When they're going into fall, coming Christmastime, well, in a sense, down there, it's a pretty
good shock for them to be transported around the world and then expected to perform in
an environment that they weren't raised in.
When you start beekeeping, you have to know about Varroa, you will have it.
And I know the first few years I was keeping bees, I didn't even feel like I was going
to bee meetings, I felt like I was going to mite meetings because that's all they talked
about.
I thought, well, I'm here to talk about bees, not about these crazy mites, but it's something
that you can still keep bees very successfully with Varroa, but you have to understand a
lot more about the biology of the bees and also of the mites themselves as compared to
20 years ago.
You'll often hear people say, before the mite came over, there was a lot more bee havers
and not beekeepers, whereas now with Varroa and the pests that we have, it's fleshed
those bee havers pretty much out because if they don't know how to tell the difference
between a hive that's succumbing to pests and a healthy colony, they're going to lose
their bees.
For several years now, I've been using exclusively formic acid, it's an organic acid, it's found
in honey, which why I got quickly sold on it.
Again, you have to monitor the colonies and see how they're responding.
The one thing about formic acid is it is quite weather dependent, so if the weather isn't
right, you have to time your treatments according to what the weather is.
Another thing about formic I like is there's no residual effects in the comb and it does
not impact drone development or a lot of these other things like the harsh chemicals do.
Those pesticides build up in the wax over time and can be quite detrimental to the colonies.
In fact, that's another big part of CCD I think is these chemicals that the beekeepers,
we love to point our fingers at everybody else, but beekeepers have been dumping the
same stuff in their hives for 20 years now.
The environment that we expect those bees to live in can get to the point of being toxic
to the bees themselves.
Some of the reasons why I'm sold on formic acid.
As far as I know, all the organic associations that do certify beekeepers approve the use
of formic acid.
Everything is a wonderful, wonderful thing and it is calming, it is meditative.

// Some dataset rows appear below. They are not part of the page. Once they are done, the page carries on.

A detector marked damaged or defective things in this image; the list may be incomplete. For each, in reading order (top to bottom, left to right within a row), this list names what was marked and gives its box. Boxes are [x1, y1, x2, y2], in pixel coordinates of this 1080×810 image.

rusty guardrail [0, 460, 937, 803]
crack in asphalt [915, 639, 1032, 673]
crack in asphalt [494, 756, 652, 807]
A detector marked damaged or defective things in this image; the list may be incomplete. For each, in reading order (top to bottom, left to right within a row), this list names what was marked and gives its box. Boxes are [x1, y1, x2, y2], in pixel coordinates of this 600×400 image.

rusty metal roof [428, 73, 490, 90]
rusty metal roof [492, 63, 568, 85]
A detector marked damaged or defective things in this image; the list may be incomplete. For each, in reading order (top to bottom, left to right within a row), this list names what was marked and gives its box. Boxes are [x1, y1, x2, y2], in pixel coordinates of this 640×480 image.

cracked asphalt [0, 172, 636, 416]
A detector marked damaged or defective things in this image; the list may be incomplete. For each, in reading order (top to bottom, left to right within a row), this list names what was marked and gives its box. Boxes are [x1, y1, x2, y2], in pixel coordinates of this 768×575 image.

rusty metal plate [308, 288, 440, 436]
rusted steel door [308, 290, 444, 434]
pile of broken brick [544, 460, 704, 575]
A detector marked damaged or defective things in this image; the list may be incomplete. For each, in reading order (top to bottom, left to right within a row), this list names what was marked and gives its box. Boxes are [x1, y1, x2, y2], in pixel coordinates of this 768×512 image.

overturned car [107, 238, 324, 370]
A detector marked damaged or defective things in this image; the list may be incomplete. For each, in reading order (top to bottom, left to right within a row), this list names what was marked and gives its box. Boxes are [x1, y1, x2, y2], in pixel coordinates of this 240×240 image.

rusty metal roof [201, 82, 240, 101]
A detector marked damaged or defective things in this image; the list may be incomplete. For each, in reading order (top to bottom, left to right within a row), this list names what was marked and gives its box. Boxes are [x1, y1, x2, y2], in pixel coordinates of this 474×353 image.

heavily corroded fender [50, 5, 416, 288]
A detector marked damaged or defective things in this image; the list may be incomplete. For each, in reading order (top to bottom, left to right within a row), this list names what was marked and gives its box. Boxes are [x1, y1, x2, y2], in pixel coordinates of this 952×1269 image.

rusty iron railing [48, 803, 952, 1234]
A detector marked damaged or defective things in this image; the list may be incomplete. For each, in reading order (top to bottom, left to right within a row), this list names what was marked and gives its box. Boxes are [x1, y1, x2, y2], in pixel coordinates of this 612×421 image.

You are going to get stung, that's part of the equation, but no, I think it's a wonderful
thing to get involved in and I try to mentor a couple people each year and make sure they
get started off on the right foot, but I encourage, especially the beginning beekeepers, to know
what's going on and to know not just about the bees, but understand a little bit about
mites and it's a form of husbandry and it's just like anything else.
If you get a dog, you're going to have to realize that you're going to have to make
sure that he stays healthy or if you got goats or anything else.
So yeah, that's basically it for me.